This is the repository for the data collection application portion of the Medical Software Development Module. The task was to utilise a digital biomarker sensor through an android application in order to record patient data, analyse it and transmit it to a backend service.
The field of medicine and biomedical research is undergoing a transformation due to digital biomarkers. Their use is becoming more widespread, with increasing popularity, and the widespread use of wearable technology. Digital biomarkers encompass measurable physiological and behavioral indicators that are collected through portable, wearable, implantable, or digestible digital devices.

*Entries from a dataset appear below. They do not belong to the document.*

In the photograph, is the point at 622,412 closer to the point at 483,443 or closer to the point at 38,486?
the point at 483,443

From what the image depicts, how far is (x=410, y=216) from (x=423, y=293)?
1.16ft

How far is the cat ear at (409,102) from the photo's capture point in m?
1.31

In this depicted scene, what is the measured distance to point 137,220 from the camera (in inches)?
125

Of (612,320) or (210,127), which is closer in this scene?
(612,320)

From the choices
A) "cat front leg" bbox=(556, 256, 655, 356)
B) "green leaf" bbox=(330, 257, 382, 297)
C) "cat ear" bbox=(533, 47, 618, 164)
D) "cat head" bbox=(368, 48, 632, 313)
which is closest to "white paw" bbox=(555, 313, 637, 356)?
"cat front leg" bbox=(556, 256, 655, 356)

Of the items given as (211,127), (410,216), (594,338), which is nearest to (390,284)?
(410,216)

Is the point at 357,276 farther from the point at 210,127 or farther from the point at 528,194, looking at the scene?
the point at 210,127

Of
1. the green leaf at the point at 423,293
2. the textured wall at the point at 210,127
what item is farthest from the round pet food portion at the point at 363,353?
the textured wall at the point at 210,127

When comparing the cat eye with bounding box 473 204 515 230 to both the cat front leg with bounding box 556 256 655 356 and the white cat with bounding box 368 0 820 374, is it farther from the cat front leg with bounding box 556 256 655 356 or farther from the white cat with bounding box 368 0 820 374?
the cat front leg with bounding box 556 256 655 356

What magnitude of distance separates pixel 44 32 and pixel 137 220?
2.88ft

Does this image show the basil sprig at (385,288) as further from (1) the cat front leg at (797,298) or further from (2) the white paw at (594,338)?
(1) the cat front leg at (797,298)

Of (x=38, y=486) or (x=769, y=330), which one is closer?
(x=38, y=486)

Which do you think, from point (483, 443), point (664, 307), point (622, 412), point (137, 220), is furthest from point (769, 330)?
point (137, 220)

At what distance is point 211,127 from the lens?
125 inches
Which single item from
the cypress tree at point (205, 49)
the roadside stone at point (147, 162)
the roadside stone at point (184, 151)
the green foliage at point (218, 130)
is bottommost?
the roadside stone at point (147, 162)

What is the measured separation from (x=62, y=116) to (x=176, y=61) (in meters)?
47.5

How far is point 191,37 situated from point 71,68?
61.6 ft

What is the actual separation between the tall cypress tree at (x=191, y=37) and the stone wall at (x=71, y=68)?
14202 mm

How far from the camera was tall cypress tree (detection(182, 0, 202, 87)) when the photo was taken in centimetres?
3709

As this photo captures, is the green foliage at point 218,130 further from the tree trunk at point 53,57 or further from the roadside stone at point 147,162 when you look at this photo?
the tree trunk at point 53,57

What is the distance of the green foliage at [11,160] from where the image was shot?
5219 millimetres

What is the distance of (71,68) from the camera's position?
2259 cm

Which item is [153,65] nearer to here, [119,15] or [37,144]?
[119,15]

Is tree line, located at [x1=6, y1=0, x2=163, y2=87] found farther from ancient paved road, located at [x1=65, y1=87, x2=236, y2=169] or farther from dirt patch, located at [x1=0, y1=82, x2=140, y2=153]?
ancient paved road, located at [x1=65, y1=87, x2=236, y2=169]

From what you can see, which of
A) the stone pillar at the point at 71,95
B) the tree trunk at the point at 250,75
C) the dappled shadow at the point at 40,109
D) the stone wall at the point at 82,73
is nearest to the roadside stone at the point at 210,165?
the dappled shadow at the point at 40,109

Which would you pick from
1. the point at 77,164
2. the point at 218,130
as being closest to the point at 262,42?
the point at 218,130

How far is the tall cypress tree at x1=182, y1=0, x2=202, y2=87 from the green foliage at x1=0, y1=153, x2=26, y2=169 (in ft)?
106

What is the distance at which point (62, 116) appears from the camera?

The use case and scientific question that digital biomarkers can answer are typically related to providing a prognosis, or to support a diagnosis of a condition. Monitoring a patient recovering from surgery could also be one specific use case. Our project aims to help clinicians monitor the physical well-being of patients through analysing their ability to walk, and to record instances where they may take falls. The application leverages the accelerometer sensor on the android phone in order to detect if an older patient, or a patient with a walking impairment has taken a fall, or if their condition and ability to walk is deteriorating over time. One use case could be the monitoring of a patients gait in order to track their motor function recovery after a stroke for example(1). Monitoring rehabilitation after an operation concerning spinal-cord injuries or lower limb amputations is also a possible use case for gait analysis (2). Patients with hip dysplasia, geriatric disorders, or osteoarthritis could also be monitored to analyse effects of an intervention.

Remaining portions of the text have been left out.